中学校にあがると、授業でノートをしっかり書き写す能力が、自然に、かつ、見えざる強制力によって、身に付いた。板書をする教師のチョークの動きと、シャープペンは、輪唱するように動き、ノートにはシャープペンの他に、様々な色のカラーペンが走り回った。

ノートを取るということは、ただ書いているものを書き写すことに非ず。要点には赤でマルを、文章中でテストに出そうな範囲には緑の波線を、時には青で下線を引くことが大事なのだ。そしてそれはシャープペンだけでは表現できない世界である。モノクロテレビでは、花の美しさを感じ取れないように。ノートを取るのにカラーペンがないというのは、戦争をするのに武器がないのに等しかった。

当時、カラーペンはステータスだった。カラーペンをどれだけ持っているかによって、ノートの質が変わらんと言わんばかりにカラーペンを収集していた時期であった。赤、青、緑はもちろん、橙、紫、茶。いま思うと、色と名の付くものならなんでもよかったのかもしれない。私が持っていたカラーペンの中でも、一番存在感を放っていたのは24色ペンだった。一つで24色である。一時間ごとに色を変えても一日中使えるのだ。近所の文房具屋で初めて目にしたときは、とんでもない財宝を探し当てたような、別次元の何かに触れたような心地だった。みんなが筆箱から目的の色のペンをせかせかと探している中で、私は早々に目的の色に切り替えてノートを作っていくことができる。つまるところ、この瞬間私は、ノートを取るという行為においてヒエラルキーの頂点に登り詰めたのである。

だが、一つのペンに24色が同居するのであるから、そのペンの太さといったら尋常ではない。そのくせ、ペン先は細かった。実際手に持って使ってみると、いまどこにペン先があるのか見えないのである。至極書きづらい。しかし、所有した手前、見栄を張らなければ格好が付かない。使えないと悟られてはまずいのである。私は使い道が到底ないと思われるような色も、この色を使いたかったんだ、とばかりに使った。白いノートに黄色は、この上なく相性が悪かったが、人類の叡智を総動員した万能カラーペンを演出するためには仕方のないことだった。

このペンで私のノートはいままで以上のすばらしい物に生まれ変わったかというと、そう甘くなかった。24種類もの色が走り回ったノートには、もはや混沌しかなく、ノートを使うためにペンがあるのか、ペンを使うためにノートがあるのか、目的と手段まで滅茶苦茶になってしまった。

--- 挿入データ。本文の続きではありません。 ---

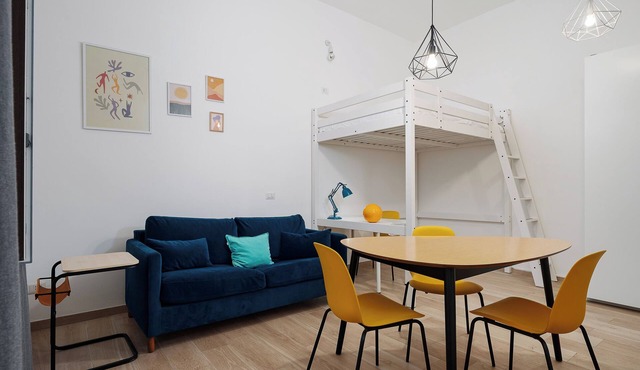 Smart Studio Stay&Go@Milano Stazione Centrale
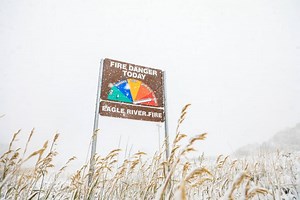Grizzly Creek Fire update: Weather provides an assist; containment at 91%
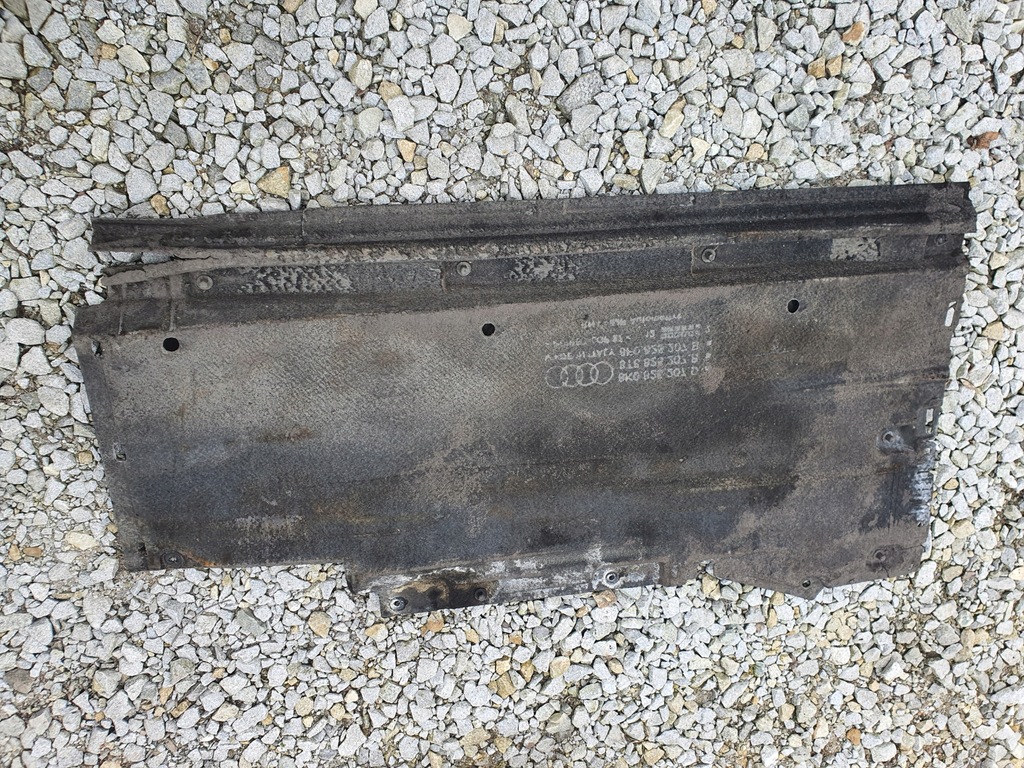 фото №8, Audi a4 b8 a5 s5 защита подвеска против брызговик левая 8k0825207b 12-1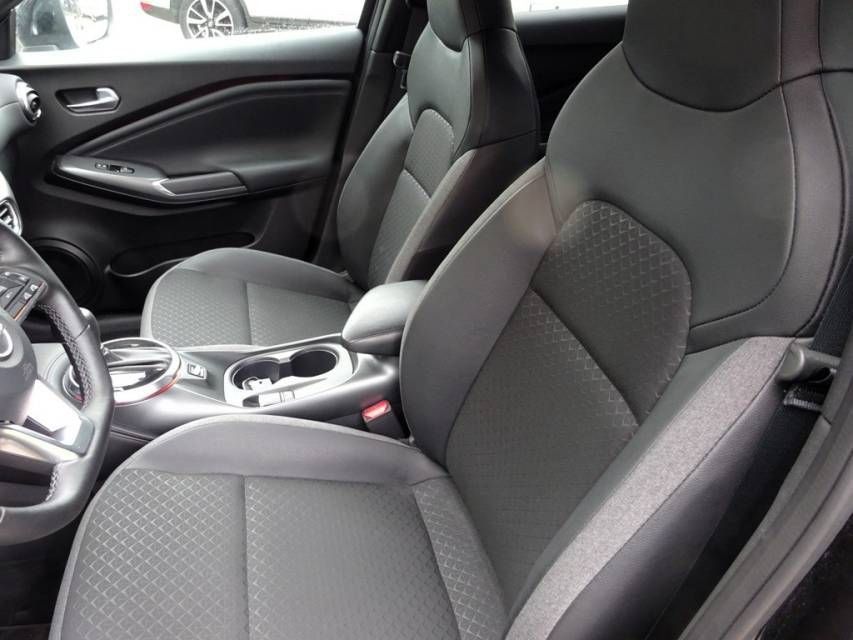 Fahrzeugabbildung Nissan Juke 1.0 DIG-T Automatik N-Connecta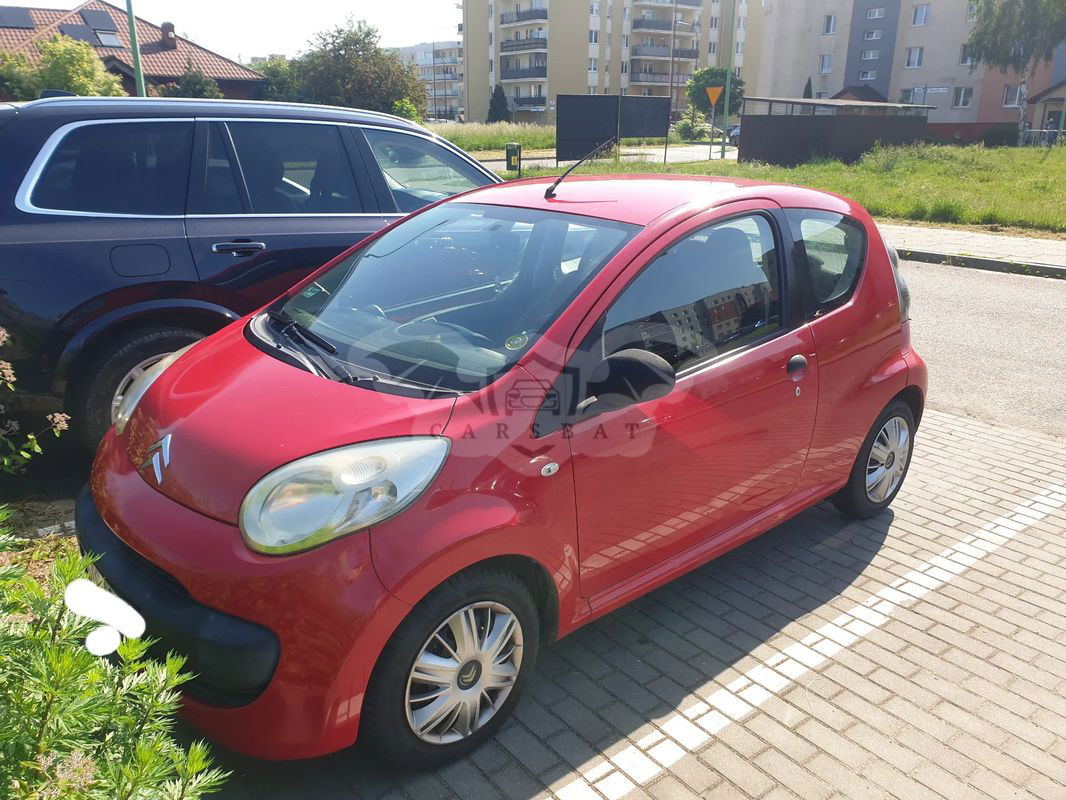 Citroën C1 I 2006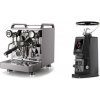 Rocket Espresso Mozzafiato FAST V + Eureka Atom W 65 Casa, black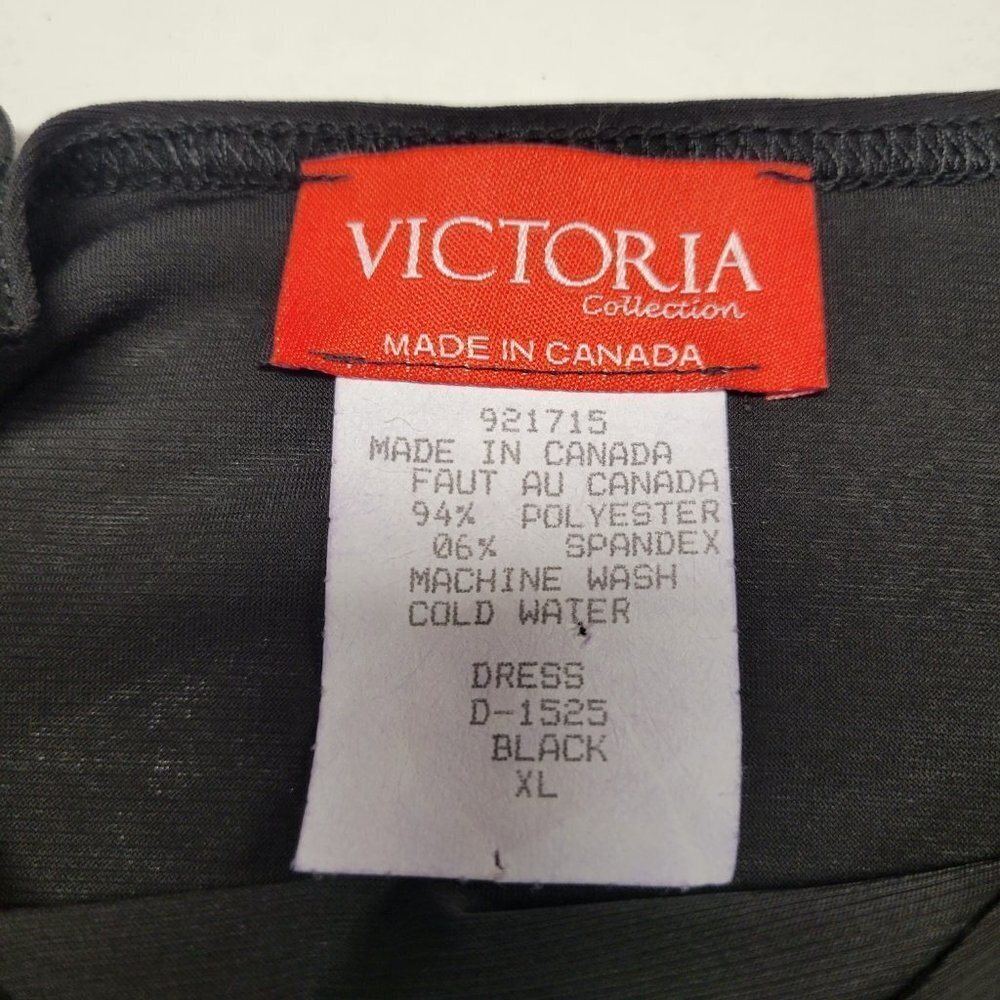 Black Dress and Jacket- Sizes XL,Size 1XL - New - Picture 10 of 12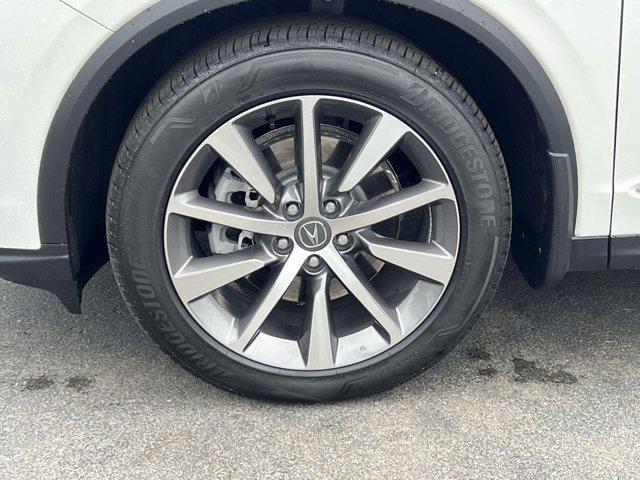 used 2025 Acura MDX car, priced at $51,200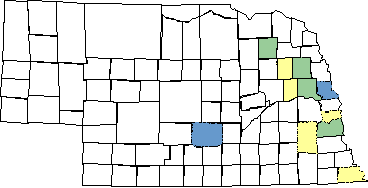 Jade Clubtail map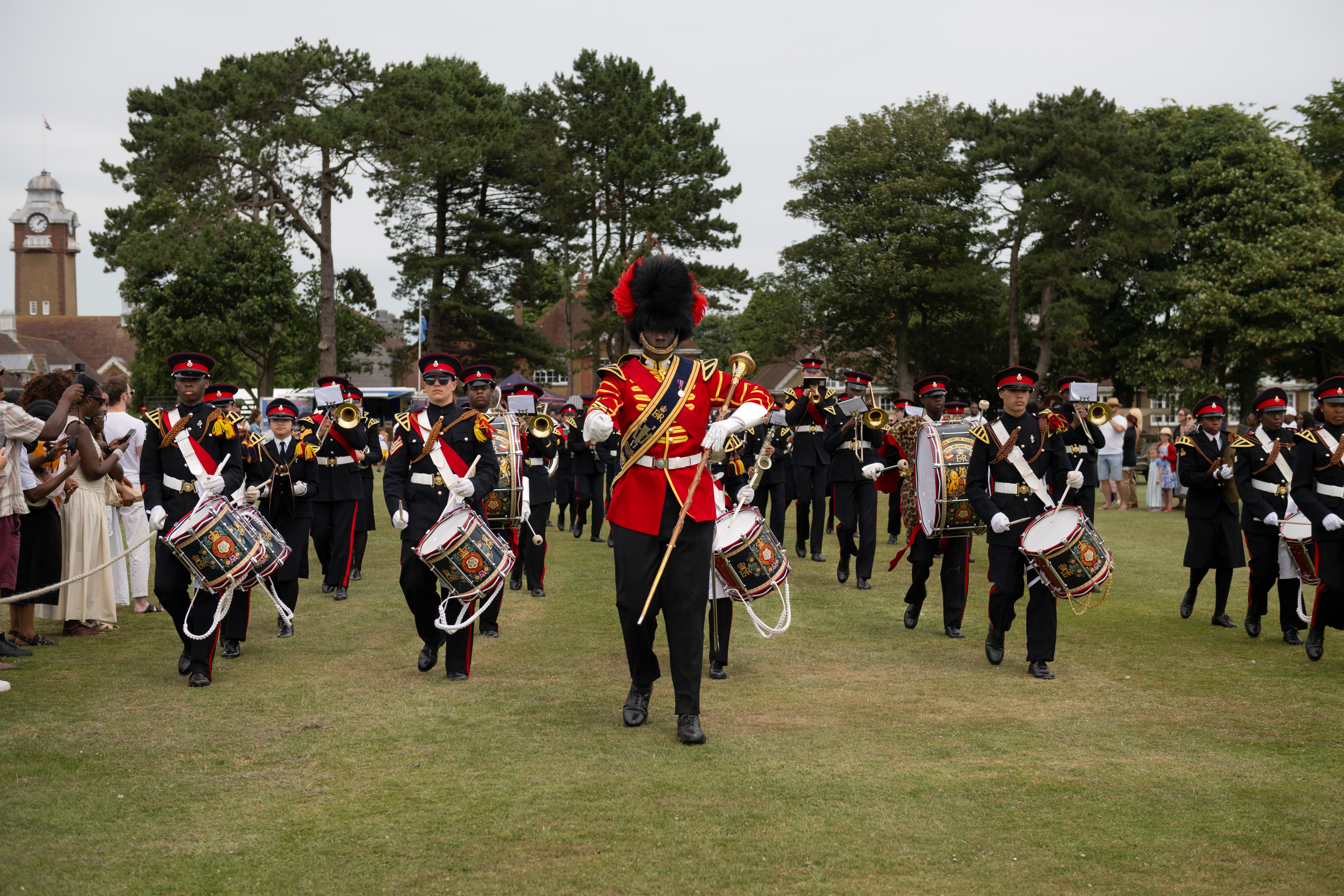 Grand Day 2025 July 4th Logo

その後、24色ペンは、よく使う赤のインクが切れた時点で、筆箱に入ることはなくなったのだが、なんだか清々したのを覚えている。そのころの教訓として、『なんでもできる』ということは、『なんにもできない』ことよりタチが悪いのだ。ということだった。

『それだけしかできない』というのは、それをするときは、一心不乱に何も考えずにできるということの裏返しでもある。単機能は、人類が幾度となく成功を積み上げ、性能を積み重ねた先にあるブレイクスルーなのだ。

だから私は、ポメラが喉から手が出るほど欲しいのである。